Culture Clashes in Europe East and West
Meeting with Agata Pyzik,
author of the latest publication from Zero Books
In discussion with Wendy Bracewell, Federica Mazzara,
Ewa Sidorenko, Dana Dȍmșȍdi
(discussion led by Urszula Chowaniec)
Friday, 16 May 2014, 6-8 pm.
Senior Common Room, 4th floor
UCL School of Slavonic and East European Studies
16 Taviton Street, London WC1H 0BW
Registation
For further details please contact: u.chowaniec@ucl.ac.uk
What’s the East and the West? How do we perceive the East and its transformations? What’s behind post-1989 developments?
Excerpt from the book:
(from the introduction)
AGATA PYZIK
“This book should read like my coming to terms with being from the former East and what it means to me, as well as the discoveriesI made on my way. The typical view of the migrant is that every- thing is better in the new country. For me, a migrant not forced economically, equipped only with cultural capital, I looked at it from the beginning with mixed feelings. In fact, economically the contemporary West has never had so much in common with the East as it does now. Our economies may differ in scale, and though Polish propagandists like to imagine that in the near future they’ll overtake the UK, the British economy is still 70% bigger than the Polish – but in the current critical state they all function more similarly than before. This is the world of post-Fordism, a stream of cheap labor, flowing from one country to another, all equally fucked despite differences. It is perhaps this disgust with what the West did with all its opportunities, political chances, stock and philosophy that motivates this book.

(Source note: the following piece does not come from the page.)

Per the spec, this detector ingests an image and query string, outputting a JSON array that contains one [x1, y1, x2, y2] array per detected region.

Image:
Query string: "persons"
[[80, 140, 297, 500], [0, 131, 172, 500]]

Those years between 1945 and 1989 require a living and lived cultural history, where personal engagement and experience is not a curse, but a value. Many memoirs and accounts have been produced since the dissolution of the Soviet Bloc, and mine wants simply to ask the question – where are we now, after 23 years? If the Soviet Union 23 years into its existence wasn’t called post-tsarist, why are we still defined as “post-communist”, and why is it relevant? Did history take a slower pace, or was it finished, as Fukuyama said, after 1989?”